What do you think of when you hear about the immune system? I visualize the immune system as an army fighting to protect the body from alien invaders. But understanding the intricacies of the system is a little more complex. The truth is the immune system is a whole system of organs that work together to keep you healthy, http://www.nobelprize.org/educational/medicine/immunity/immune-detail.html. So if you are trying to dodge the getting sick “bullet” know that you must keep the whole system of organs in good condition.
What is important to know from a nutritional standpoint is:
- “One of the more damaging food components to our immune system is sugar. In one study, the ingestion of 100 gram (roughly 3-1/2 ounces) portions of carbohydrate as glucose, fructose, sucrose, honey, and pasteurized orange juice all significantly reduced the ability of white blood cells (neutrophils) to engulf and destroy bacteria. In contrast, the ingestion of 100 grams of starch had no effect. These effects started within less than 30 minutes after ingestion and lasted for over 5 hours. Typically, there was at least a 50% reduction in neutrophil activity two hours after ingestion. Since neutrophils constitute 60-to-70% of the total circulating white blood cells, impairment of their activity leads to depressed immunity”, http://doctormurray.com/health-conditions/low-immune-function/.
- Proteins are an intricate part of the immune system aiding in the creation of antibodies, helping to strengthen cell walls and manufacture interferons (protein produced by the immune system in response to an infection).Eat adequate protein to help support this function.
Last week’s blog, “Beat The Battle of The Perfect “Sick” Storm”, http://valerieberkowitz.wordpress.com/2014/11/10/beat-the-battle-of-the-perfect-sick-storm-skin-deep-part-1/, started this series and discussed the role of the skin as part of the immune system. Internally, it is the lymph system (spleen, thymus, lymph nodes containing lymphocytes which are white blood cells, gut and bone marrow) that protects you from getting sick and these organs will be addressed next.
Starting with the spleen (an organ you do not hear much about even though it is very important to the body’s defense system); it is small, about the size of your fist, located in your stomach under the rib cage and above the kidney. The spleen is part of the lymph system (a network of organs that make up the immune system). It filters germs such as viruses, bacteria abnormal cells from the blood. When an invader is detected your spleen and lymph nodes, jump into action creating lymphocytes.
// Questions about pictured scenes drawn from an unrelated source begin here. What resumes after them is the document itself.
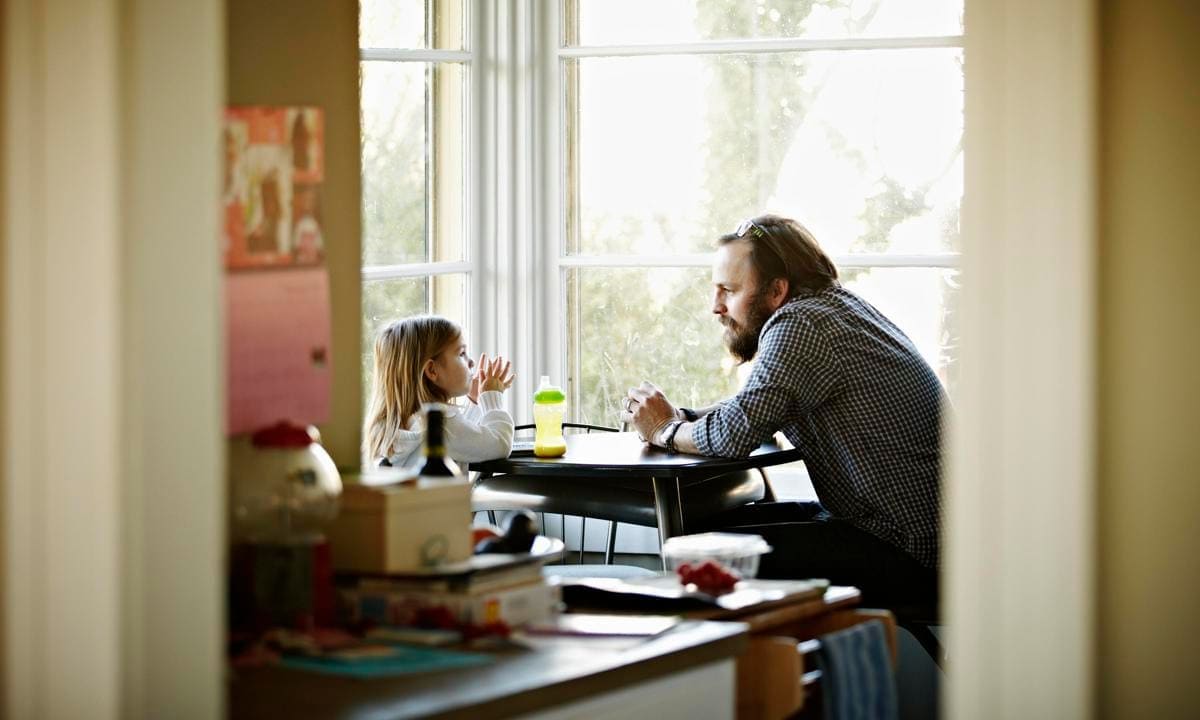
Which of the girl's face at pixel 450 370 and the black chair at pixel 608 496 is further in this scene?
the girl's face at pixel 450 370

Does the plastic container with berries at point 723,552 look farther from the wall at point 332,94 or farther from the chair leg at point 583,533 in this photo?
the chair leg at point 583,533

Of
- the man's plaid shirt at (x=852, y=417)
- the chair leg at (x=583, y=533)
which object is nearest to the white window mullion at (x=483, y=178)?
the chair leg at (x=583, y=533)

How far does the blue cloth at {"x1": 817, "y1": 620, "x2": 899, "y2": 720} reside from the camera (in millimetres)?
2439

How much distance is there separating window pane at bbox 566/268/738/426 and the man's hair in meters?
0.82

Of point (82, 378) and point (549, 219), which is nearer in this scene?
point (82, 378)

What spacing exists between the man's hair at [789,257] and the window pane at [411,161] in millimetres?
1074

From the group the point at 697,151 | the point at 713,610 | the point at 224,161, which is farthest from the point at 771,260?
the point at 224,161

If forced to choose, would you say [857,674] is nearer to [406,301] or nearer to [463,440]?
[463,440]

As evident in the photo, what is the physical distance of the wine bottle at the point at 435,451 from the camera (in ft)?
7.75

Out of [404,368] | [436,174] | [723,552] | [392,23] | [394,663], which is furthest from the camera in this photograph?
[436,174]

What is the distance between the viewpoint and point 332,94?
2.50 meters

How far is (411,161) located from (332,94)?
2351 millimetres

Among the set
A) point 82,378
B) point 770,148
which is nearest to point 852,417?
point 770,148

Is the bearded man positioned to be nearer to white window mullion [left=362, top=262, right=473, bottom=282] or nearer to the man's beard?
the man's beard
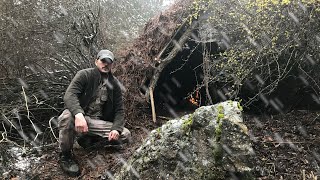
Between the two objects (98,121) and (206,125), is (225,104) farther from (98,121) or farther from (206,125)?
(98,121)

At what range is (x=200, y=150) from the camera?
3.68 metres

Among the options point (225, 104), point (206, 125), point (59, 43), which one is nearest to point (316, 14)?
point (225, 104)

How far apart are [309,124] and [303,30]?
2.05 m

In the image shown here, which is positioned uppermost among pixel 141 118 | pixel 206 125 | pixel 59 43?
pixel 59 43

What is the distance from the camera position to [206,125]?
3.82 metres

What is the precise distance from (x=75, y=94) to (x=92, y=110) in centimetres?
51

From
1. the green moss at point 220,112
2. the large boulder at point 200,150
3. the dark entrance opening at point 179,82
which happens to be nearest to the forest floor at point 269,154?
the large boulder at point 200,150

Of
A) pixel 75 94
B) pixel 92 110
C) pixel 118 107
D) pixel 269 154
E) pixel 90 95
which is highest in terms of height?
pixel 75 94

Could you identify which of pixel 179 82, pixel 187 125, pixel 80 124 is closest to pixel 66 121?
pixel 80 124

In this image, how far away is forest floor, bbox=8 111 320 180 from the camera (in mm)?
4867

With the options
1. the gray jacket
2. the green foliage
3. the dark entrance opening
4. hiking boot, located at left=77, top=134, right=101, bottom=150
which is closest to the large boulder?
the gray jacket

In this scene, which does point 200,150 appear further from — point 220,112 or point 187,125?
point 220,112

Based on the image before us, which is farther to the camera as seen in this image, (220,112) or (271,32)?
(271,32)

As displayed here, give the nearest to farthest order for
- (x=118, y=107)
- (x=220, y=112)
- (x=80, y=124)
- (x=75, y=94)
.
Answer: (x=220, y=112) → (x=80, y=124) → (x=75, y=94) → (x=118, y=107)
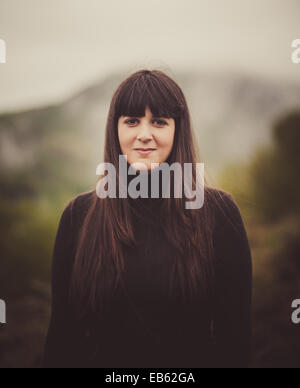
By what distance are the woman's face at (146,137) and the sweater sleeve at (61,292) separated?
0.30 meters

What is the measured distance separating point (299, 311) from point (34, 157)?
1165mm

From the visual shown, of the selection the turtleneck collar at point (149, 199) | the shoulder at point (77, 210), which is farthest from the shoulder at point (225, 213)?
the shoulder at point (77, 210)

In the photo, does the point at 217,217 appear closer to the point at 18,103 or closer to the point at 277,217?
the point at 277,217

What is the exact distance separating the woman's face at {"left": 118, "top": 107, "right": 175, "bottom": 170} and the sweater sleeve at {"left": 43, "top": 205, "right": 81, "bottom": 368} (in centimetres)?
30

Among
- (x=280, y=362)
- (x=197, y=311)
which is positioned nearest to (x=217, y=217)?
(x=197, y=311)

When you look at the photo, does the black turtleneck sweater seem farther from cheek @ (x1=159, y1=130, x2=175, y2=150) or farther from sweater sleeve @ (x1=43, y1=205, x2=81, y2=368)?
cheek @ (x1=159, y1=130, x2=175, y2=150)

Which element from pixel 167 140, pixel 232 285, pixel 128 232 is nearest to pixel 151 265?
pixel 128 232

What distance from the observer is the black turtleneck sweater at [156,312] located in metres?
1.13

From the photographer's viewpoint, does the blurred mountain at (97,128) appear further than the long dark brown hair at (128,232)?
Yes

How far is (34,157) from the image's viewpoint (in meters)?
1.36

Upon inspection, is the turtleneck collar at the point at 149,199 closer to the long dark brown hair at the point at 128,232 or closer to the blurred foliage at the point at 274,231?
the long dark brown hair at the point at 128,232

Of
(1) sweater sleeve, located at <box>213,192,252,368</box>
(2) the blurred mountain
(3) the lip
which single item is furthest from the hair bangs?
(1) sweater sleeve, located at <box>213,192,252,368</box>

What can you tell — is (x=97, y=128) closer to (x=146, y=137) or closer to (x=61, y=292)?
(x=146, y=137)

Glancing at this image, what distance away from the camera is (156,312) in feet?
3.72
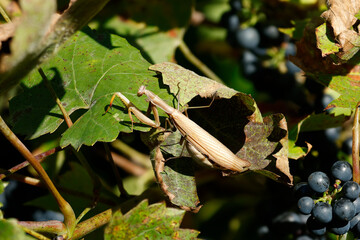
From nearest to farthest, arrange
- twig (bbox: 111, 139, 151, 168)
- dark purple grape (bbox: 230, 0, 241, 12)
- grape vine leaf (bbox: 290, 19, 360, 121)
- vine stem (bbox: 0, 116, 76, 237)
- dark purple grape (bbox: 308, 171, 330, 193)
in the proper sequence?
vine stem (bbox: 0, 116, 76, 237), dark purple grape (bbox: 308, 171, 330, 193), grape vine leaf (bbox: 290, 19, 360, 121), twig (bbox: 111, 139, 151, 168), dark purple grape (bbox: 230, 0, 241, 12)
Lymphocytes are white blood cells that produce antibodies in order to fend off infections.
Support Spleen Function:
- Eat small frequent meals consisting of warm foods and beverages like tea, soup and stews.
- Use herbs, spices and supplements: ginger (contains the enzyme zingibain an enzyme that can help strengthen the immune system), maitake mushrooms (or supplement with maitake D-fraction), black and chili pepper, basil, turmeric, cilantro, parsley, cardamom and cinnamon.
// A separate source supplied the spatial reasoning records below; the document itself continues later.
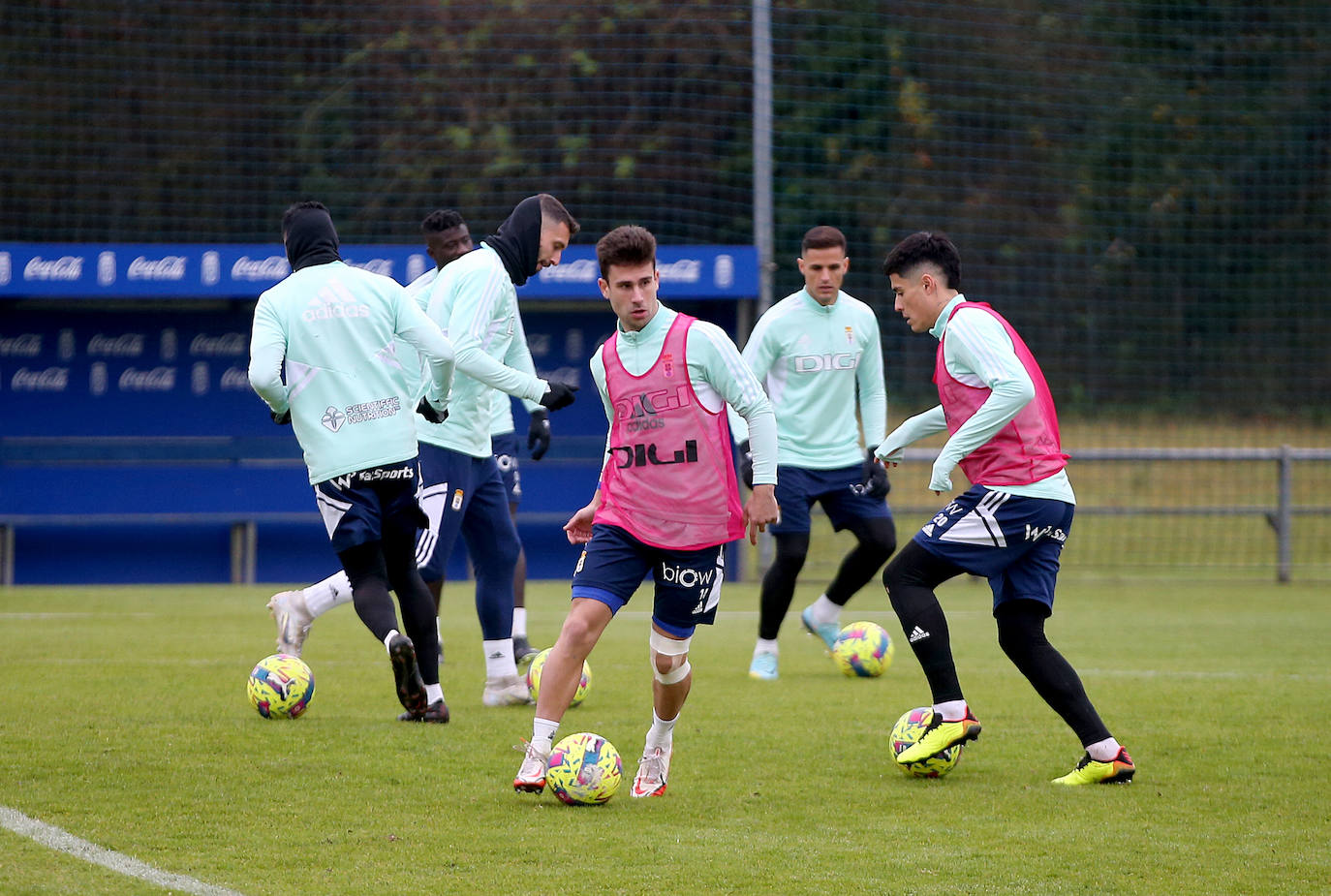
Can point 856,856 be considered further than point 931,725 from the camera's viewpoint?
No

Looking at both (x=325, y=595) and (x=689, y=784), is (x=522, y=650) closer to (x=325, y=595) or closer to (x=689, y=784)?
(x=325, y=595)

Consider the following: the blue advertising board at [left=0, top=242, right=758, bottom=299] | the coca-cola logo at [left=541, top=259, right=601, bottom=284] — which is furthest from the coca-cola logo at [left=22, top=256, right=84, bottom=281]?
the coca-cola logo at [left=541, top=259, right=601, bottom=284]

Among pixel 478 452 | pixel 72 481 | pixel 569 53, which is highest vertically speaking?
pixel 569 53

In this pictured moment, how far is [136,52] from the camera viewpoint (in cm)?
2183

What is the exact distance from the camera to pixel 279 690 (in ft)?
21.5

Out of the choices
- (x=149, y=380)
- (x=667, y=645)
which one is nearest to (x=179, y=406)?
(x=149, y=380)

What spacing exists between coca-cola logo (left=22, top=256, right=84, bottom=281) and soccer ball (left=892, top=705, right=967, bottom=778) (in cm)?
1056

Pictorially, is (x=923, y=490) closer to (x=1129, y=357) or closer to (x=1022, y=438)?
(x=1129, y=357)

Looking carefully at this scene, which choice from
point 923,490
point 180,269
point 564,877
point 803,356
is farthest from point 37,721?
point 923,490

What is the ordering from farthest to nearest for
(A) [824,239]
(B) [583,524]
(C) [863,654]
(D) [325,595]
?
(A) [824,239], (C) [863,654], (D) [325,595], (B) [583,524]

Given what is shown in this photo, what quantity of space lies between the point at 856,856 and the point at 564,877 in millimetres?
835

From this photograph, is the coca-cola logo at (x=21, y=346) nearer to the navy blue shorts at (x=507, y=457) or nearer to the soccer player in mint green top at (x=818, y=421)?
the navy blue shorts at (x=507, y=457)

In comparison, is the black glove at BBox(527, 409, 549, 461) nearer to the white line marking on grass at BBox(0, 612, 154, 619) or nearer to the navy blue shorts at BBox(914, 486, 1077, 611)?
the navy blue shorts at BBox(914, 486, 1077, 611)

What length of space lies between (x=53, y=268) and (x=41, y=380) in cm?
161
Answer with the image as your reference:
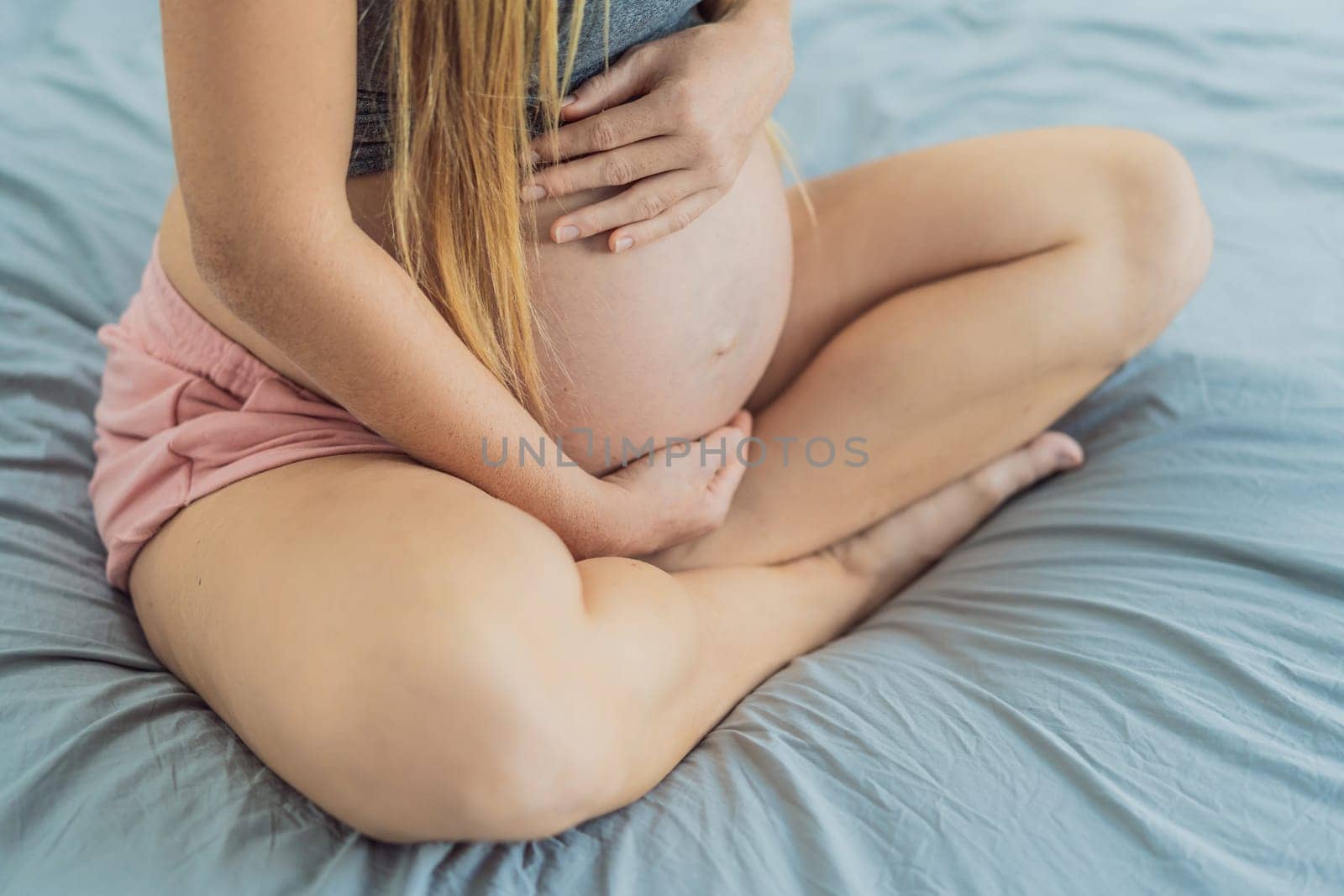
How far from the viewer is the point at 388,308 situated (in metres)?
0.58

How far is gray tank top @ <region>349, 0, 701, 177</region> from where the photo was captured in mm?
573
- Traditional Chinese Medicine suggests consuming onions, leeks, fennel and garlic to “help increase the body’s digestive fire”.
- 4. Select protein that may help to cleanse the spleen like fatty fish (salmon, sardines, halibut), beef, chicken, turkey or lamb.
- Beta carotene rich foods can also help give your immune system a boost: tomatoes, carrots, squash, spinach, broccoli, romaine lettuce, cantaloupe, pumpkin and peppers.